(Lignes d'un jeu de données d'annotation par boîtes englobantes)
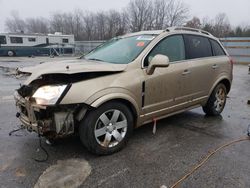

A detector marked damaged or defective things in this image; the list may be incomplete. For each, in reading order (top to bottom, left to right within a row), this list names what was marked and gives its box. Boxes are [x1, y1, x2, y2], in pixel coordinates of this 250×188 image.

crumpled hood [19, 58, 128, 83]
broken headlight [32, 85, 67, 105]
torn bumper cover [14, 91, 88, 138]
damaged front end [14, 74, 91, 138]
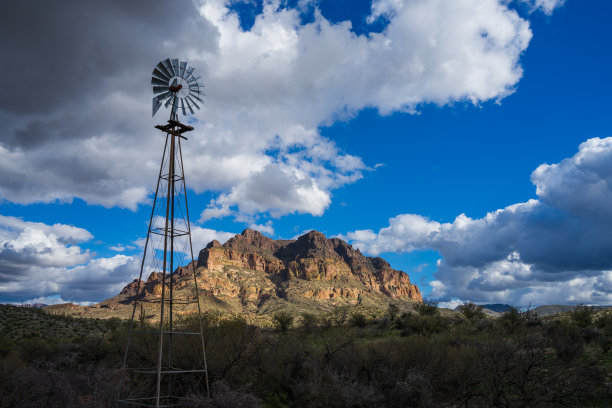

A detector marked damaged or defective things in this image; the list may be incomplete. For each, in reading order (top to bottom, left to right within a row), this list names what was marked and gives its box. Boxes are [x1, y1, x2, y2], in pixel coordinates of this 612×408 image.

rusty windmill frame [118, 59, 212, 406]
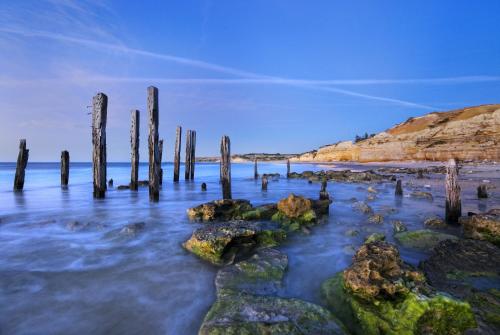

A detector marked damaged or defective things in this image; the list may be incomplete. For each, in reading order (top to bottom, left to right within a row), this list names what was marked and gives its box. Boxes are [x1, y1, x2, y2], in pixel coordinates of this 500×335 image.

broken piling stump [13, 139, 29, 192]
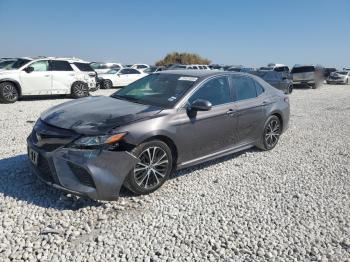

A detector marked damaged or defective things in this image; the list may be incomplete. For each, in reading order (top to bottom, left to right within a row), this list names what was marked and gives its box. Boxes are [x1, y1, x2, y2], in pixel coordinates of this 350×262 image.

damaged front bumper [26, 135, 138, 201]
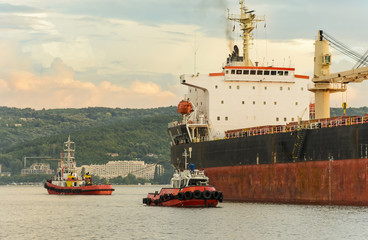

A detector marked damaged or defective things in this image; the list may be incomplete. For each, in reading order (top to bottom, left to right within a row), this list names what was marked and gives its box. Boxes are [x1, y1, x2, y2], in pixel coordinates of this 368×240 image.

rusty red ship hull [142, 187, 220, 207]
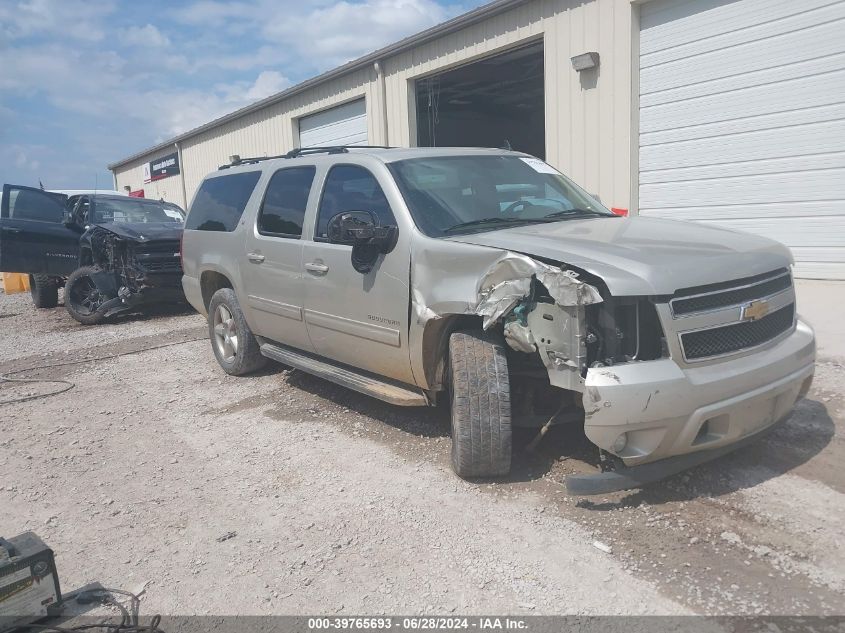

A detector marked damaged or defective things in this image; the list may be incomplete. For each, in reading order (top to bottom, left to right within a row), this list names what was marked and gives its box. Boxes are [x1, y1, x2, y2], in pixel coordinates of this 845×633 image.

wrecked black truck [0, 184, 185, 324]
damaged chevrolet suburban [0, 185, 185, 324]
wrecked black truck [181, 147, 816, 494]
damaged chevrolet suburban [181, 148, 816, 494]
crushed front bumper [572, 320, 816, 494]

(Objectif) Mets tout le matériel ci-dessus dans une liste JSON de chaînes, une chaîne par ligne, sans les lignes vides. Laisse les images hors de la réponse.

(Réponse attendue)
[
  "A detector marked damaged or defective things in this image; the list may be incomplete. For each, in reading order (top to bottom, left to right within a row), this list names what was marked and gives its box. Boxes are [x1, y1, x2, y2], in pixel coordinates of this 250×188 image.",
  "crumpled hood [19, 58, 128, 83]",
  "broken headlight [32, 85, 67, 105]",
  "torn bumper cover [14, 91, 88, 138]",
  "damaged front end [14, 74, 91, 138]",
  "A detector marked damaged or defective things in this image; the list may be incomplete. For each, in reading order (top to bottom, left to right within a row), this list names what was marked and gives its box. Boxes are [x1, y1, x2, y2], in pixel coordinates of this 612×408 image.",
  "rusty windmill frame [118, 59, 212, 406]",
  "A detector marked damaged or defective things in this image; the list may be incomplete. For each, in reading order (top to bottom, left to right within a row), this list names what was marked and gives its box. Boxes are [x1, y1, x2, y2], in pixel coordinates of this 500×335 image.",
  "broken piling stump [13, 139, 29, 192]",
  "A detector marked damaged or defective things in this image; the list may be incomplete. For each, in reading order (top to bottom, left to right within a row), this list names what was marked and gives its box. Boxes are [x1, y1, x2, y2], in pixel coordinates of this 350×262 image.",
  "damaged front bumper [26, 135, 138, 201]",
  "A detector marked damaged or defective things in this image; the list may be incomplete. For each, in reading order (top to bottom, left to right within a row), this list names what was marked and gives its box. Boxes are [x1, y1, x2, y2], in pixel coordinates of this 368×240 image.",
  "rusty red ship hull [142, 187, 220, 207]",
  "A detector marked damaged or defective things in this image; the list may be incomplete. For each, in reading order (top to bottom, left to right within a row), this list names what was marked and gives its box. Boxes are [x1, y1, x2, y2], in pixel coordinates of this 845×633 image.",
  "wrecked black truck [0, 184, 185, 324]",
  "damaged chevrolet suburban [0, 185, 185, 324]",
  "wrecked black truck [181, 147, 816, 494]",
  "damaged chevrolet suburban [181, 148, 816, 494]",
  "crushed front bumper [572, 320, 816, 494]"
]